Francis Picabia
Kunsthaus Zurich, Switzerland
Kunsthaus Zurich, Switzerland
In this centenary year of dada, a retrospective of one of the movement’s chief animators in Zurich might seem like a given. But there was nothing predictable about this comprehensive exhibition of the work of Francis Picabia, with more than 200 pieces spanning 1905 to 1951. Beyond his role in dada, the exhibition positions Picabia as godfather to the wider, more enduring practices of parody and appropriation – demonstrating, for example, how his early impressionist canvases were based not upon direct observation but anonymous photographs, merging the rote recording of nature with an ostensibly ‘original’ hand. The works on view in a variety of media undermine, at every possible turn, the propriety
of painting and formal dexterity as the yardstick of aesthetic import.
In this vein, Picabia’s facility as a genre painter is undeniable, evidenced in his own Effect of Sunlight (1905) and Notre Dame (1906). Early in his career, we find an oscillation between different styles – before he abandoned ‘style’ tout court. By 1909, Picabia had mastered fauve-like daubs in views of Saint Tropez’s citadelle, before taking a vaguely synthetist approach to a Jura landscape. A portrait of the French actress Mistinguett, by contrast, is rendered in the poster-like format of Henri de Toulouse-Lautrec. It was Picabia’s highly eccentric take on cubism that first distinguished him in the Parisian salons, however. (On view here were key examples including The Spring and Dances at the Spring I, both 1912.) ‘Here,’ wrote critic Guillaume Apollinaire of Picabia’s so-called ‘Orphic’ cubism, ‘it is the medium which is the reality.’ Picabia’s flattened, rhythmic forms indeed further loosened painting from the strictures of figuration.

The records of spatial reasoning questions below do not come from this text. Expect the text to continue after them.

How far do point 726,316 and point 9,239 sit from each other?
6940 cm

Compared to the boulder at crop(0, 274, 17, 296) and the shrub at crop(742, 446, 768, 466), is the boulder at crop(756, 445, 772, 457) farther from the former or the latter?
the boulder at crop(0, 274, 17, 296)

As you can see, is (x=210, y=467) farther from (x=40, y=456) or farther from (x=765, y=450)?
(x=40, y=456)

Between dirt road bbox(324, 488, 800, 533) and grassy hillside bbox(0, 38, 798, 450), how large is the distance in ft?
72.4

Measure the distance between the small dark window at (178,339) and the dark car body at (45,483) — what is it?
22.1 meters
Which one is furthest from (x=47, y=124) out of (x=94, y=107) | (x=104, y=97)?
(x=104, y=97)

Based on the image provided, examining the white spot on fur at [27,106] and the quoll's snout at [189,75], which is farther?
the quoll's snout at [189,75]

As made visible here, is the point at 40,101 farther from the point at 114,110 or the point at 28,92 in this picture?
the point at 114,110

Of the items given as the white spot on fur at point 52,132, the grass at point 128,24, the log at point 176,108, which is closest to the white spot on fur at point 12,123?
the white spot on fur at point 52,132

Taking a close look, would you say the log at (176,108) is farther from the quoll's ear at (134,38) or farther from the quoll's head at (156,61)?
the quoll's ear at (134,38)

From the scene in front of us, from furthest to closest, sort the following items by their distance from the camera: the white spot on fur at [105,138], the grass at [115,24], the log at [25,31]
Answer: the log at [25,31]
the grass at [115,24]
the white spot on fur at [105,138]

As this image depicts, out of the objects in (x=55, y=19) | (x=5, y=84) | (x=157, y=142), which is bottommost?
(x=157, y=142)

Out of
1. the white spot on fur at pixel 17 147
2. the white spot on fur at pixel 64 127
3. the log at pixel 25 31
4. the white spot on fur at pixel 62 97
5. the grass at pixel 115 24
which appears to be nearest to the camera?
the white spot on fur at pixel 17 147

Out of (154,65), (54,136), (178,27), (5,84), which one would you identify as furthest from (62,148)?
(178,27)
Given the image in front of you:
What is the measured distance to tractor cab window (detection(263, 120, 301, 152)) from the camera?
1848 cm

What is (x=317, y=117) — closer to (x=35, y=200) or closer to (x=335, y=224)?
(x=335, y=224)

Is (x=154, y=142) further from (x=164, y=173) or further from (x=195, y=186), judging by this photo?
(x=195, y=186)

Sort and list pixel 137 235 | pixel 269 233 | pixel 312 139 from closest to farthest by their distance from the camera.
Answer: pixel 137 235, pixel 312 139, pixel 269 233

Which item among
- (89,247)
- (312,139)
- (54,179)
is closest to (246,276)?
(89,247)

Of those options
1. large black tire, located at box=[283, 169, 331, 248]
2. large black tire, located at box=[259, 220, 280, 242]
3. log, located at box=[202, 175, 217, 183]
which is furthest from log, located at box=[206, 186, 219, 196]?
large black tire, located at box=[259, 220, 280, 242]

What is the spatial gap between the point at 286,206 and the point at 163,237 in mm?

Picabia began exchanging such formal developments for all manner of conceptually inflected experiments, from his 1920 Holy Virgin (an inky splatter), to his equally irreverent Jeune Fille (Young Girl) of the same year (a hole cut out of paper). Over and against the futurist worship of mechanization (particularly in the wake of war), Picabia’s mechanomorphic images – many published in 391, the journal he founded and edited from 1917–24 – strike an unsettlingly equivocal tone, eroticizing the machine and de-romanticizing the human form. 391 and other publications proved as mobile and international as the artist himself, who travelled and exhibited from the US to Barcelona, where his 1923 solo show juxtaposed abstractions with mechanomorphic paintings.
With dada’s gradual unravelling, Picabia’s work, and its place in art history, began a series of zigzags. His oeuvre provided a repeated antithesis to the exhibition’s chronological tack. Rather than a neat passage from figuration to abstraction or conceptualism, Picabia dipped back into art history’s bag of tricks, through imagery suspended between earnest illusionism and wry irony. Though figurative, his paintings from the mid-1920s hardly reflect the wholesome values evinced by the ‘return to order’ in France. Superimposing all manner of styles within a single canvas, his series of ‘transparencies’ from the 1930s frustrate easy assessment. Still, The Spring (1935) appears simply retrograde in its neo-medievalism. And how to read Portrait of a Couple (1942), with its rosy, Aryan faces? The show’s curators, Cathérine Hug and Anne Umland, argue for a parodic interpretation of Picabia’s late 1930s and early ’40s kitschy realist paintings, which seem at once to emulate and subvert National Socialist realism (something difficult to demonstrate on the gallery walls).
One of the most striking aspects of Picabia’s career is that his war against painting – against the lingering redolence of its romantic, revelatory genius – was waged through the medium of painting itself (along with his aide-de-camp, language). The mordancy of his Danse de Saint-Guy (Tabac-Rat) (St. Vitus’s Dance, 1919/49) – with its evacuated canvas – after all, is unleashed from the confines of the frame. It comes as little surprise, then, to find in Picabia’s 1920 tract Unique Eunuque (Unique Eunuch) the pronouncement: ‘All the paintings are dead and continue to live.’